Amazon CLF-C02 Exam Practice Test Instant Access

Question 1

Which task can an IAM user perform without AWS account root user credentials?

AChange to a different AWS Support plan.

BClose an AWS account.

CView the AWS Billing console.

DActivate access to the AWS Billing console.

Answer : C

IAM Users and Billing Permissions:

IAM users with appropriate permissions can access and view the AWS Billing console.

The root user is required only for certain account-level tasks, such as changing support plans or closing accounts.
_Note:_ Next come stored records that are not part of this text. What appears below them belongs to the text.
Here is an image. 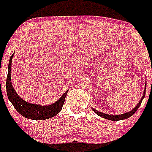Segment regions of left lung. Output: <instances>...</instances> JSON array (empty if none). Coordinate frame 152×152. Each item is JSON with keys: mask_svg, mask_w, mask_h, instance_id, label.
I'll return each mask as SVG.
<instances>
[{"mask_svg": "<svg viewBox=\"0 0 152 152\" xmlns=\"http://www.w3.org/2000/svg\"><path fill=\"white\" fill-rule=\"evenodd\" d=\"M145 91H146V84H145V90H144V92H143V96H142V97L141 98L140 101L137 103V105L135 106V108L132 109V110L131 111H129V112L125 113H123V114H119V115H111V114L110 115V114L103 113L100 112V111L96 110H95V109H94V108H92V110H94V112L95 113L97 114L98 116H100V117L109 119V120H112V121H118V120H122V119H128V118H129L130 116H132V115H133V114L136 112L137 110L139 109V107H140L142 100L144 99L145 95Z\"/></svg>", "mask_w": 152, "mask_h": 152, "instance_id": "8db88e82", "label": "left lung"}]
</instances>
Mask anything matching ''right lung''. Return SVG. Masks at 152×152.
<instances>
[{"mask_svg": "<svg viewBox=\"0 0 152 152\" xmlns=\"http://www.w3.org/2000/svg\"><path fill=\"white\" fill-rule=\"evenodd\" d=\"M13 55L14 53L10 58V61L8 64V74L6 80L7 94L10 103L13 104L17 112L26 119H34V120H44V119L54 117L62 109L65 96L68 91H65L57 101L50 105L42 106L39 104H36V103H30L24 100L17 94V93L16 92L12 85L11 64Z\"/></svg>", "mask_w": 152, "mask_h": 152, "instance_id": "add662e5", "label": "right lung"}]
</instances>
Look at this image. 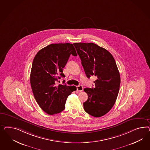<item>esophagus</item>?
Instances as JSON below:
<instances>
[{
  "instance_id": "1",
  "label": "esophagus",
  "mask_w": 150,
  "mask_h": 150,
  "mask_svg": "<svg viewBox=\"0 0 150 150\" xmlns=\"http://www.w3.org/2000/svg\"><path fill=\"white\" fill-rule=\"evenodd\" d=\"M76 87H77V91H79V92H81L83 91V87L81 85L77 86Z\"/></svg>"
}]
</instances>
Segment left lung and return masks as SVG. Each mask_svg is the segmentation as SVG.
<instances>
[{"instance_id": "1", "label": "left lung", "mask_w": 150, "mask_h": 150, "mask_svg": "<svg viewBox=\"0 0 150 150\" xmlns=\"http://www.w3.org/2000/svg\"><path fill=\"white\" fill-rule=\"evenodd\" d=\"M87 77L95 76V88H85L88 99L83 103L85 112L100 117L113 107L120 84V74L113 55L93 43H74Z\"/></svg>"}]
</instances>
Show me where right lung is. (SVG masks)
Returning a JSON list of instances; mask_svg holds the SVG:
<instances>
[{"instance_id": "add662e5", "label": "right lung", "mask_w": 150, "mask_h": 150, "mask_svg": "<svg viewBox=\"0 0 150 150\" xmlns=\"http://www.w3.org/2000/svg\"><path fill=\"white\" fill-rule=\"evenodd\" d=\"M71 54L77 56L73 44L55 43L39 50L33 59L31 86L38 105L46 113L62 112L68 96L76 90L75 86L57 84L61 77H65L63 69Z\"/></svg>"}]
</instances>
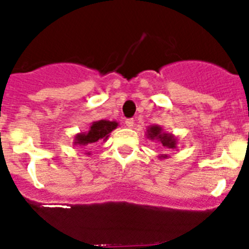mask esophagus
Wrapping results in <instances>:
<instances>
[{"label": "esophagus", "instance_id": "1", "mask_svg": "<svg viewBox=\"0 0 249 249\" xmlns=\"http://www.w3.org/2000/svg\"><path fill=\"white\" fill-rule=\"evenodd\" d=\"M124 124H126L127 128H132V127H133V124H135V121L132 120V118H128V120L124 121Z\"/></svg>", "mask_w": 249, "mask_h": 249}]
</instances>
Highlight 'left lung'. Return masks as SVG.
I'll use <instances>...</instances> for the list:
<instances>
[{"instance_id":"left-lung-1","label":"left lung","mask_w":249,"mask_h":249,"mask_svg":"<svg viewBox=\"0 0 249 249\" xmlns=\"http://www.w3.org/2000/svg\"><path fill=\"white\" fill-rule=\"evenodd\" d=\"M146 137L149 138L151 141H158L160 143L163 144L164 147L169 149H176L177 148V137L172 133H167L163 131V128L157 124H152L147 128L146 131ZM168 157L167 155H160L158 156L160 160H166Z\"/></svg>"}]
</instances>
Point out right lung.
<instances>
[{
    "label": "right lung",
    "mask_w": 249,
    "mask_h": 249,
    "mask_svg": "<svg viewBox=\"0 0 249 249\" xmlns=\"http://www.w3.org/2000/svg\"><path fill=\"white\" fill-rule=\"evenodd\" d=\"M117 127L118 122H116V121L100 120L96 121V122H92L89 124V131L81 132V133H77L74 136L73 144L74 146L92 147L94 143H97L98 141L106 142L107 138L109 137V133ZM86 155L91 156V152H87Z\"/></svg>",
    "instance_id": "right-lung-1"
}]
</instances>
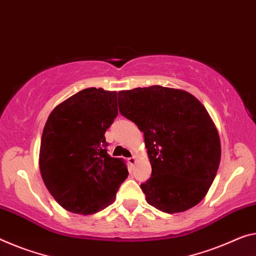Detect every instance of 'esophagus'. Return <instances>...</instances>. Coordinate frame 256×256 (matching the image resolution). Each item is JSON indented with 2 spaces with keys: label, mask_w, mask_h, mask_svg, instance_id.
Listing matches in <instances>:
<instances>
[{
  "label": "esophagus",
  "mask_w": 256,
  "mask_h": 256,
  "mask_svg": "<svg viewBox=\"0 0 256 256\" xmlns=\"http://www.w3.org/2000/svg\"><path fill=\"white\" fill-rule=\"evenodd\" d=\"M136 161H137V159H136V156H130V158H128V162H129V164H136Z\"/></svg>",
  "instance_id": "obj_1"
}]
</instances>
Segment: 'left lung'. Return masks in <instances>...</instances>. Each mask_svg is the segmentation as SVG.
Segmentation results:
<instances>
[{
  "label": "left lung",
  "mask_w": 256,
  "mask_h": 256,
  "mask_svg": "<svg viewBox=\"0 0 256 256\" xmlns=\"http://www.w3.org/2000/svg\"><path fill=\"white\" fill-rule=\"evenodd\" d=\"M119 110L144 132L152 167L140 184L148 204L175 214L202 202L221 160L218 132L205 106L186 90L151 86L119 92Z\"/></svg>",
  "instance_id": "1"
}]
</instances>
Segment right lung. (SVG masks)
<instances>
[{
  "mask_svg": "<svg viewBox=\"0 0 256 256\" xmlns=\"http://www.w3.org/2000/svg\"><path fill=\"white\" fill-rule=\"evenodd\" d=\"M118 116V92L87 88L52 110L43 128L38 164L54 200L90 215L116 200L127 178L122 159L108 154L104 134Z\"/></svg>",
  "mask_w": 256,
  "mask_h": 256,
  "instance_id": "right-lung-1",
  "label": "right lung"
}]
</instances>
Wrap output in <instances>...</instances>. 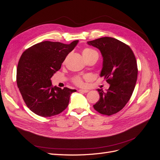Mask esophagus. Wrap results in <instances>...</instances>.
<instances>
[{
	"label": "esophagus",
	"mask_w": 160,
	"mask_h": 160,
	"mask_svg": "<svg viewBox=\"0 0 160 160\" xmlns=\"http://www.w3.org/2000/svg\"><path fill=\"white\" fill-rule=\"evenodd\" d=\"M79 91L81 92V93H88L89 90H88V89H79Z\"/></svg>",
	"instance_id": "1"
}]
</instances>
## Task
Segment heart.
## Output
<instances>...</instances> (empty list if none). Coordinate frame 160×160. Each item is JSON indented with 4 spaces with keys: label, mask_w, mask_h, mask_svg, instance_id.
Returning <instances> with one entry per match:
<instances>
[{
    "label": "heart",
    "mask_w": 160,
    "mask_h": 160,
    "mask_svg": "<svg viewBox=\"0 0 160 160\" xmlns=\"http://www.w3.org/2000/svg\"><path fill=\"white\" fill-rule=\"evenodd\" d=\"M82 54H83V56L85 58V59H86L93 55L98 54V52H97V51H95L94 49H91V48L86 47V48H85V49H83V51H82ZM72 81H73V83L77 85H78V86L83 85V78H82V77L80 76L75 77Z\"/></svg>",
    "instance_id": "obj_1"
}]
</instances>
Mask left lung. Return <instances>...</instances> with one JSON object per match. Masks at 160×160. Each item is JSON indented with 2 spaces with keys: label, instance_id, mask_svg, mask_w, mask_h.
Returning a JSON list of instances; mask_svg holds the SVG:
<instances>
[{
  "label": "left lung",
  "instance_id": "1",
  "mask_svg": "<svg viewBox=\"0 0 160 160\" xmlns=\"http://www.w3.org/2000/svg\"><path fill=\"white\" fill-rule=\"evenodd\" d=\"M88 44L100 51L103 67L100 76L110 85L106 92L98 89L100 98L93 108L101 114L119 112L132 96L138 78V65L134 53L124 42L112 37H102Z\"/></svg>",
  "mask_w": 160,
  "mask_h": 160
}]
</instances>
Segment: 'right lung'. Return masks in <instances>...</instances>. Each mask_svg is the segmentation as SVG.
I'll use <instances>...</instances> for the list:
<instances>
[{"label": "right lung", "instance_id": "obj_1", "mask_svg": "<svg viewBox=\"0 0 160 160\" xmlns=\"http://www.w3.org/2000/svg\"><path fill=\"white\" fill-rule=\"evenodd\" d=\"M78 42L67 45L43 41L23 52L17 66V83L24 101L33 113L51 117L67 108L71 93L77 91L53 87L51 78Z\"/></svg>", "mask_w": 160, "mask_h": 160}]
</instances>
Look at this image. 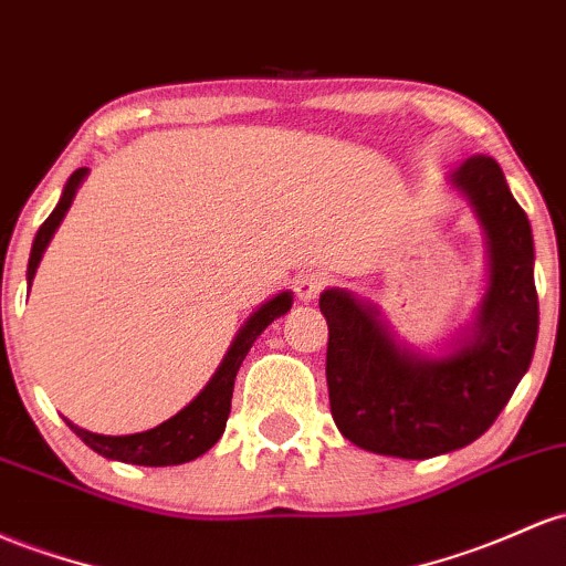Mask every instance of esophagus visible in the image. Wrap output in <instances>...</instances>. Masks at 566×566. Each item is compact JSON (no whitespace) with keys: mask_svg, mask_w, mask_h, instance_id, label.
Segmentation results:
<instances>
[{"mask_svg":"<svg viewBox=\"0 0 566 566\" xmlns=\"http://www.w3.org/2000/svg\"><path fill=\"white\" fill-rule=\"evenodd\" d=\"M322 287H325V276H319V273H297L295 282H293V290H295V297L301 303H312L316 295L322 293Z\"/></svg>","mask_w":566,"mask_h":566,"instance_id":"esophagus-1","label":"esophagus"}]
</instances>
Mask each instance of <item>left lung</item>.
Wrapping results in <instances>:
<instances>
[{"label": "left lung", "instance_id": "1", "mask_svg": "<svg viewBox=\"0 0 566 566\" xmlns=\"http://www.w3.org/2000/svg\"><path fill=\"white\" fill-rule=\"evenodd\" d=\"M486 233V293L440 354L395 338L374 303L319 295L327 319V392L340 434L374 454L430 459L481 438L530 370L537 344L535 241L526 212L486 155L446 177Z\"/></svg>", "mask_w": 566, "mask_h": 566}]
</instances>
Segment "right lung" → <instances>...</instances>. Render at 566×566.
Listing matches in <instances>:
<instances>
[{
  "label": "right lung",
  "instance_id": "1",
  "mask_svg": "<svg viewBox=\"0 0 566 566\" xmlns=\"http://www.w3.org/2000/svg\"><path fill=\"white\" fill-rule=\"evenodd\" d=\"M88 177V169H77L66 179L64 192H61L59 203L40 226V231L34 235V244H31L29 254V269H27V282L31 287V279H34L36 265H40L42 254H45L48 244H51L53 233L59 231L61 220L70 212L74 196H77L80 185ZM293 306V293H279L271 301H265L263 306L254 312L250 319L244 322L239 333H235L231 349L222 357L220 368L214 370V376L209 378L207 387L198 392V397L182 408L177 416H171L164 424L153 427L147 432L136 434H96L83 430V427L72 424L70 427L77 432V438L85 446H91L96 454L115 459V462L126 464H142V468H169V464H182L190 459L207 454L209 449L220 440V434L226 432L228 413H231V397H233V381L239 374L241 363H244L247 352L252 349V344L258 340V335L271 325L273 319L284 316Z\"/></svg>",
  "mask_w": 566,
  "mask_h": 566
}]
</instances>
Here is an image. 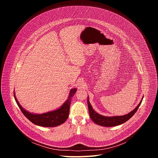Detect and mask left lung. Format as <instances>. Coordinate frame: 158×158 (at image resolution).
I'll return each mask as SVG.
<instances>
[{
  "mask_svg": "<svg viewBox=\"0 0 158 158\" xmlns=\"http://www.w3.org/2000/svg\"><path fill=\"white\" fill-rule=\"evenodd\" d=\"M143 98L141 100L139 104L136 106L134 110H132L129 113L124 115V116H112V117H107V116H104L96 112L93 108L92 106L90 104L89 101V97H87V105L89 108V116L92 121L100 126H105V127H112L121 125L125 122L127 121L131 117L133 116V115L136 113V112L138 110L140 104H141V102L143 101Z\"/></svg>",
  "mask_w": 158,
  "mask_h": 158,
  "instance_id": "obj_1",
  "label": "left lung"
}]
</instances>
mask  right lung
<instances>
[{
    "label": "right lung",
    "instance_id": "right-lung-1",
    "mask_svg": "<svg viewBox=\"0 0 158 158\" xmlns=\"http://www.w3.org/2000/svg\"><path fill=\"white\" fill-rule=\"evenodd\" d=\"M76 91V88L71 89L68 99L59 109L43 114H34L28 112L20 105L15 97V93H14V96L22 113L32 123L42 127H56L63 124L68 118L71 102Z\"/></svg>",
    "mask_w": 158,
    "mask_h": 158
}]
</instances>
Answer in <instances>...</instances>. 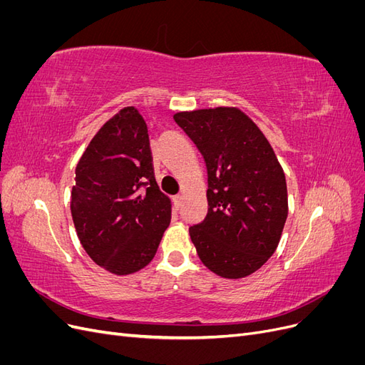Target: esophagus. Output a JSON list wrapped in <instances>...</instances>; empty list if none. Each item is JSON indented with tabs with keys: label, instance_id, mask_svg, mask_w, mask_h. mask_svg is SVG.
Instances as JSON below:
<instances>
[{
	"label": "esophagus",
	"instance_id": "obj_1",
	"mask_svg": "<svg viewBox=\"0 0 365 365\" xmlns=\"http://www.w3.org/2000/svg\"><path fill=\"white\" fill-rule=\"evenodd\" d=\"M173 207H175V210H180L182 207V195H178L173 197Z\"/></svg>",
	"mask_w": 365,
	"mask_h": 365
}]
</instances>
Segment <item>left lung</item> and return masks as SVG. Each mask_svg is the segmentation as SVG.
Instances as JSON below:
<instances>
[{
    "label": "left lung",
    "mask_w": 365,
    "mask_h": 365,
    "mask_svg": "<svg viewBox=\"0 0 365 365\" xmlns=\"http://www.w3.org/2000/svg\"><path fill=\"white\" fill-rule=\"evenodd\" d=\"M202 153L208 212L189 228L197 256L224 279L256 272L277 250L288 217V189L268 138L239 108L173 115Z\"/></svg>",
    "instance_id": "obj_1"
}]
</instances>
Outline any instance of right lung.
Returning a JSON list of instances; mask_svg holds the SVG:
<instances>
[{
  "label": "right lung",
  "mask_w": 365,
  "mask_h": 365,
  "mask_svg": "<svg viewBox=\"0 0 365 365\" xmlns=\"http://www.w3.org/2000/svg\"><path fill=\"white\" fill-rule=\"evenodd\" d=\"M74 181L70 208L88 256L115 275L148 267L170 224L172 202L158 189L148 125L135 106L97 130Z\"/></svg>",
  "instance_id": "add662e5"
}]
</instances>
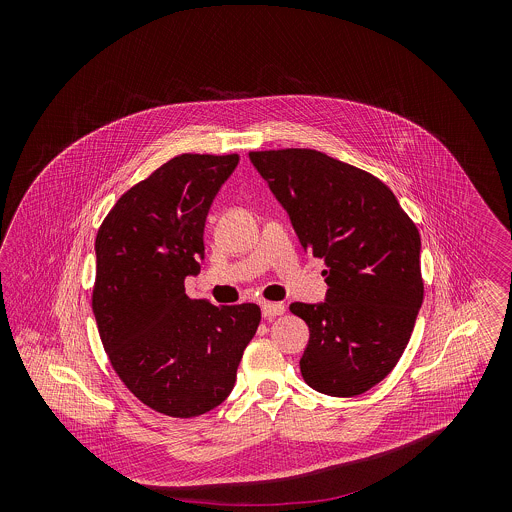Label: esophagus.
Segmentation results:
<instances>
[{
	"instance_id": "esophagus-1",
	"label": "esophagus",
	"mask_w": 512,
	"mask_h": 512,
	"mask_svg": "<svg viewBox=\"0 0 512 512\" xmlns=\"http://www.w3.org/2000/svg\"><path fill=\"white\" fill-rule=\"evenodd\" d=\"M286 313V305L284 303H262V315L264 319H272V317H278V315H284Z\"/></svg>"
}]
</instances>
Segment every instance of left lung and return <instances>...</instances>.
Returning a JSON list of instances; mask_svg holds the SVG:
<instances>
[{
    "label": "left lung",
    "instance_id": "obj_1",
    "mask_svg": "<svg viewBox=\"0 0 512 512\" xmlns=\"http://www.w3.org/2000/svg\"><path fill=\"white\" fill-rule=\"evenodd\" d=\"M250 161L303 250L327 266L325 301L290 305L309 327L303 380L329 396H359L410 341L424 299L420 232L380 179L321 151H250Z\"/></svg>",
    "mask_w": 512,
    "mask_h": 512
}]
</instances>
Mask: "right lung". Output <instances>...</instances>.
<instances>
[{"instance_id": "right-lung-1", "label": "right lung", "mask_w": 512, "mask_h": 512, "mask_svg": "<svg viewBox=\"0 0 512 512\" xmlns=\"http://www.w3.org/2000/svg\"><path fill=\"white\" fill-rule=\"evenodd\" d=\"M238 155L183 153L126 191L96 234L92 311L108 359L146 406L195 418L220 406L260 307L191 299L209 209Z\"/></svg>"}]
</instances>
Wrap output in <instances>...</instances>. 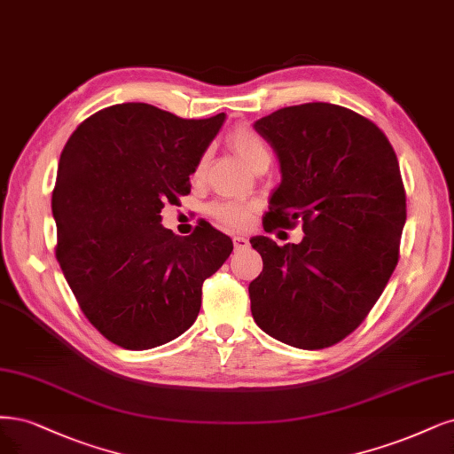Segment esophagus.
<instances>
[{
  "instance_id": "obj_1",
  "label": "esophagus",
  "mask_w": 454,
  "mask_h": 454,
  "mask_svg": "<svg viewBox=\"0 0 454 454\" xmlns=\"http://www.w3.org/2000/svg\"><path fill=\"white\" fill-rule=\"evenodd\" d=\"M232 244H234V249H246L249 246L246 237H232Z\"/></svg>"
}]
</instances>
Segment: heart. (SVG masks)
<instances>
[{
    "label": "heart",
    "mask_w": 454,
    "mask_h": 454,
    "mask_svg": "<svg viewBox=\"0 0 454 454\" xmlns=\"http://www.w3.org/2000/svg\"><path fill=\"white\" fill-rule=\"evenodd\" d=\"M229 145L249 168H254L261 161L270 160V150L267 143L249 129L234 131L229 137ZM210 212L222 225L234 229L247 225L249 217H252V207L244 205V202H220V205H214Z\"/></svg>",
    "instance_id": "b5f03b06"
}]
</instances>
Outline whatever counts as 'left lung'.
<instances>
[{
    "instance_id": "1",
    "label": "left lung",
    "mask_w": 454,
    "mask_h": 454,
    "mask_svg": "<svg viewBox=\"0 0 454 454\" xmlns=\"http://www.w3.org/2000/svg\"><path fill=\"white\" fill-rule=\"evenodd\" d=\"M278 155L281 182L264 231L302 223L279 247L254 237L262 272L249 284L252 316L299 349L334 346L364 321L398 262L405 192L383 131L346 106L306 103L254 123Z\"/></svg>"
}]
</instances>
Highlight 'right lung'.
Segmentation results:
<instances>
[{
	"mask_svg": "<svg viewBox=\"0 0 454 454\" xmlns=\"http://www.w3.org/2000/svg\"><path fill=\"white\" fill-rule=\"evenodd\" d=\"M223 121V113L184 120L146 103L113 105L84 120L59 155L56 257L88 321L123 349L184 334L202 281L232 252L207 222L184 239L161 225L165 202L190 193Z\"/></svg>",
	"mask_w": 454,
	"mask_h": 454,
	"instance_id": "obj_1",
	"label": "right lung"
}]
</instances>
Why Other Options Are Incorrect:

A . Change to a different AWS Support plan: Requires root user credentials.

B . Close an AWS account: Requires root user credentials.

D . Activate access to the AWS Billing console: Requires root user credentials.

Controlling Access to the Billing Console

Question 2

Which design principle is related to the reliability pillar according to the AWS Well-Architected Framework?

ATest recovery procedures

BExperiment more often

CGo global in minutes

DAnalyze and attribute to expenditure

Answer : A

The reliability pillar of the AWS Well-Architected Framework includes the principle of testing recovery procedures to ensure systems can effectively recover from failures. Regular testing of recovery processes helps verify that systems are resilient and can handle potential disruptions. The other options align with different pillars like cost optimization and operational excellence.

Question 3

A company has a client that uses an Amazon RDS database. The client requests Information about operating system-level upgrades on the AWS resources that host the RDS database. The company employs a third-party provider to monitor the RDS database.

Who is responsible for upgrading the operating systems for Amazon RDS under the AWS shared responsibility model?

AThe client

BThe company

CAWS

DThe third-party provider

Answer : C

Under the AWS shared responsibility model, AWS is responsible for managing the underlying infrastructure, including operating system-level updates on managed services like Amazon RDS. Customers are responsible for managing the database instance and configurations, but AWS handles OS updates for the infrastructure supporting RDS.

Question 4

A company wants to use AWS. The company has stringent requirements about low-latency access to on-premises systems and data residency.

Which AWS service should the company use to design a solution that meets these requirements?

AAWS Wavelength

BAWS Transit Gateway

CAWS Ground Station

DAWS Outposts

Answer : D

AWS Outposts extend AWS infrastructure and services to on-premises locations, providing low-latency access to AWS resources and ensuring data residency. This service is suitable for hybrid environments that require the same AWS services and infrastructure to be available locally. Wavelength, Transit Gateway, and Ground Station do not specifically address low-latency access to on-premises resources or data residency.

Question 5

A company wants to log in securely to Linux Amazon EC2 instances.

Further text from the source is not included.